CBasic
When Kemeney and Kurtz developed BASIC, they did not patent or protect in any way their invention. This made possible the growth and differentiation of BASIC. Among the first users of BASIC was General Electric, which had sold the GE-225 to Dartmouth. The spread of BASIC dialects started around 1970 when G.E. released machines with the fifth version of BASIC instead of waiting for the new version of BASIC to come up. This happend one year later in 1971 when Kemeney and Kurtz released "BASIC the Sixth".
Different BASIC versions had started originating and one of them was BASIC-E developed by Gordon Eubanks Jr.(The CEO and president of Symantec) in 1970. Eubanks was pursuing his Masters Degree in computer Science at the Naval Postgraduate School in Pacific Grove, California where his professor of compiler theory, Gary Kildall suggested to him to work on a BASIC interpreter Kildall had begun. The version that emerged was known as BASIC-E which was written for CP/M. BASIC-E had a significant improvement over other variants. BASIC-E used a technique similar to the one currently used by Java. It translated instructions into a kind of intermediate code and then converted into machine readable code. For programmers this meant that they could write sell their programs written for BASIC-E in the intermediate form without fearing that their coding design could be stolen or copied, since the intermediate code was not human-readable. Now, hobbyists could take programming seriously and could start selling their software.

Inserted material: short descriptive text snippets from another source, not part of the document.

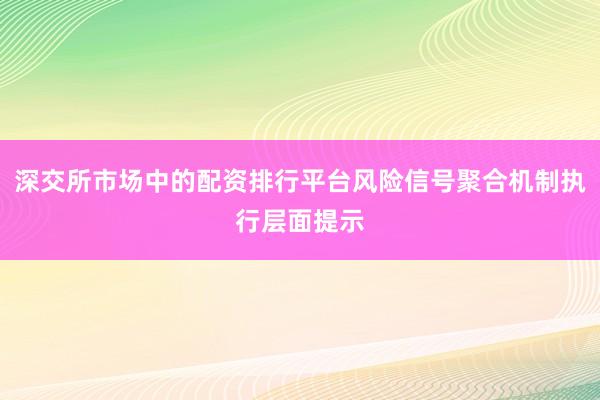 深交所市场中的配资排行平台风险信号聚合机制执行层面提示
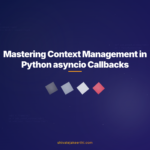 Mastering Context Management in Python asyncio Callbacks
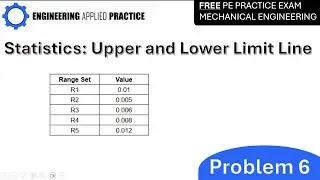 Engineering Applied Practice | Mechanical PE/FE Practice Problems | Problem 6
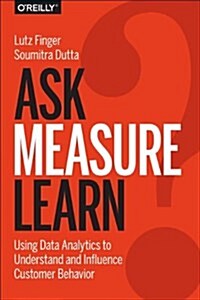 Ask, Measure, Learn: Using Social Media Analytics to Understand and Influence Customer Behavior (Hardcover)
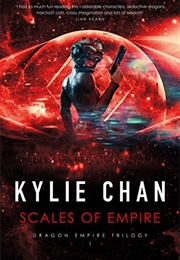 Scales of Empire (Kylie Chan)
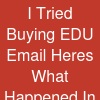 I Tried Buying EDU Email - Here's What Happened In ...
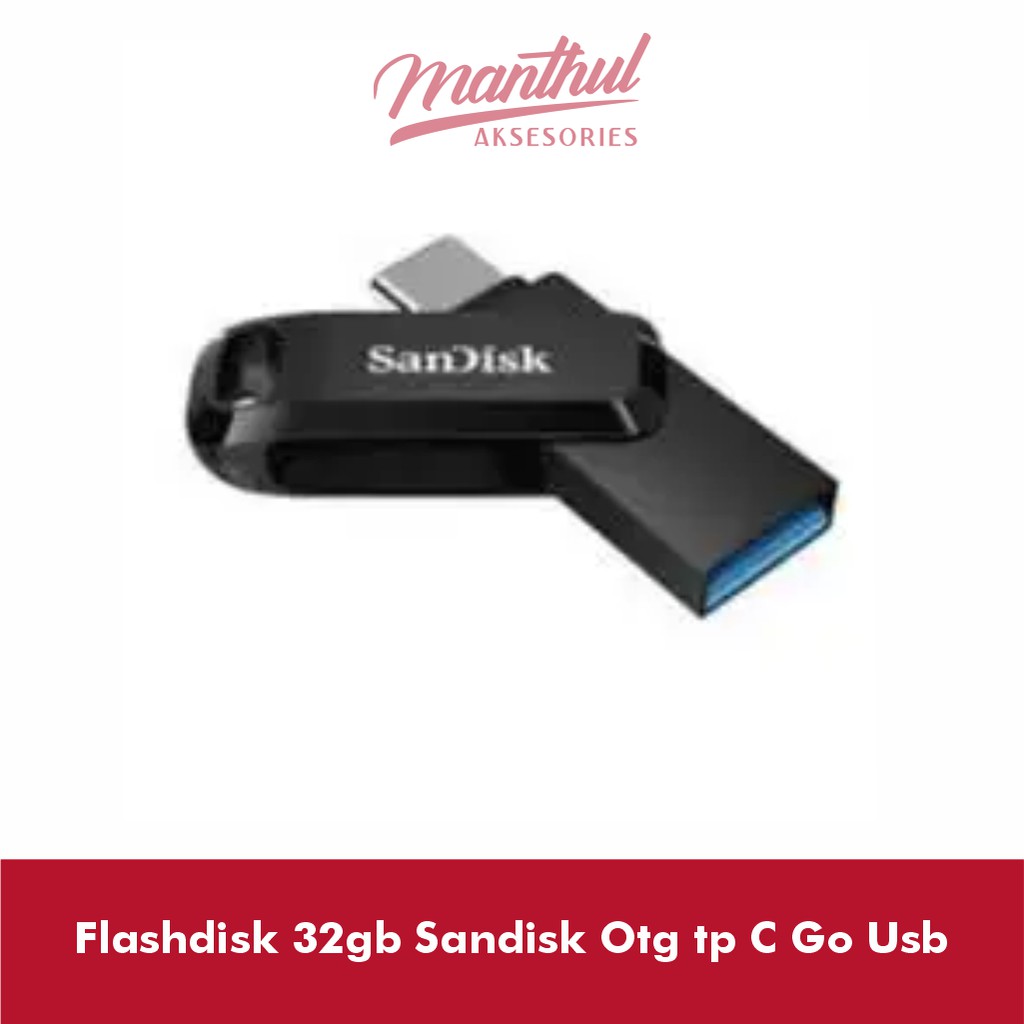 Flashdisk 32gb Sandisk Otg tp C Go Usb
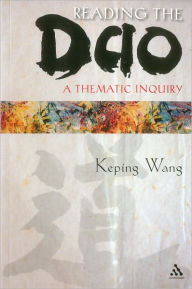 Title: Reading the Dao: A Thematic Inquiry, Author: Keping Wang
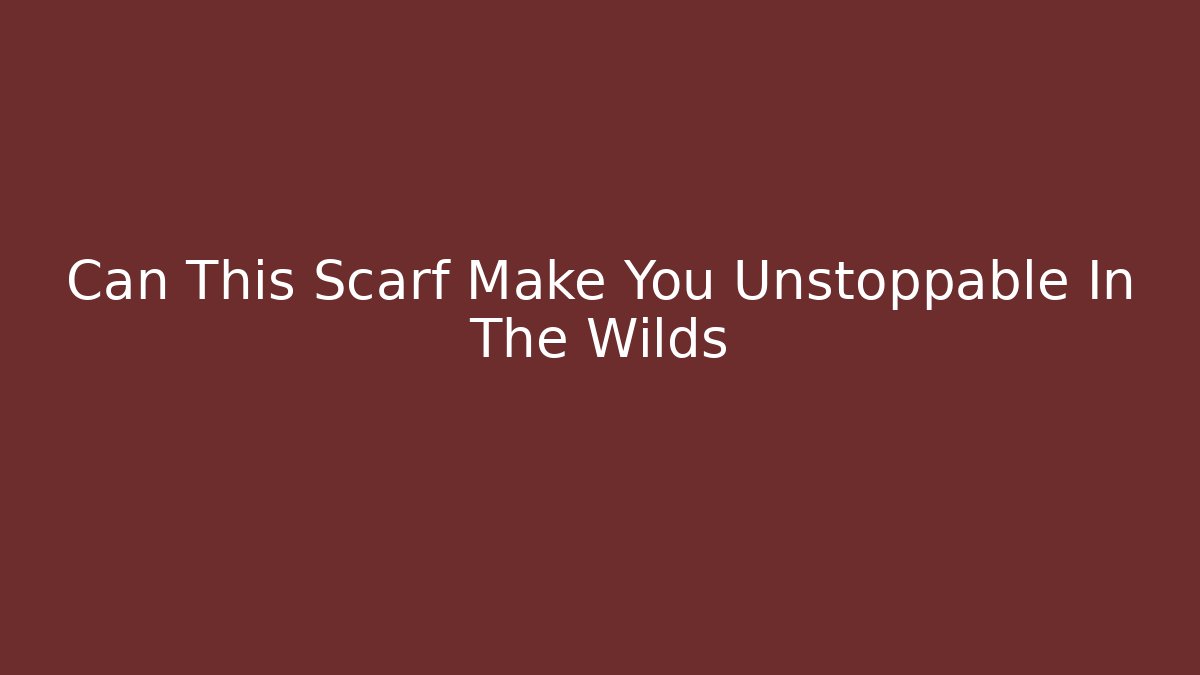 Can This Scarf Make You Unstoppable In The Wilds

During this time Eubanks also met Alan Cooper and Keith Parsons, who were keen on starting a applications software company and had the ambitions of "making $50,000 a year." They wanted his BASIC-E. Since Eubanks had kept BASIC-E as public domain compiler so Eubanks gave them a copy of his source code and never expected to see them again.
The second Wind
Eubanks met Cooper and Parsons once again in 1977 at the first West Coast Computer Faire where Eubanks was demonstrating Basic-E. The trio had some discusion and decided to work together on another BASIC project.
It was all along a night project. Cooper had a place in Vallejo, California, and Cooper and Parsons would drive there and sit until three in the morning drinking cokes, poring over listings, and trying to decide what statements to put in the language. Sometimes selection was less than scientific. Sitting there in the Vallejo house staring at the code, Alan Cooper would suddenly say,
"Why don't you put a WHILE loop in?" Eubanks would answer, "Sounds good to me," and in it would go. The result was CBASIC. CBASIC made some attempt at being a structured procedural language in an attempt to reduce the "spagetti code" approach. Earlier Eubanks did not protect BASIC-E but he did with CBASIC. In the beginning CBASIC was marketed by Cooper and Parson's Structured "Systems Group" and then by his Eubank's own company, Compiler Systems (which in 1981 was acquired by Digital Research which was started by Kildall). CBASIC was no longer in public domain anymore. People had to pay for it and it had most of the BASIC-E bugs fixed.
But Eubanks didn't know how much to ask for his BASIC. Cooper and Parsons suggested $150; Kildall suggested $90, the price CPIM first sold at. So Eubanks roughly split the difference and charged $100. CBASIC was an immediate success. Apart from that it had laid the foundation for software industry. Software industry had started maturing and was longer a domain for computer hobbyists anymore.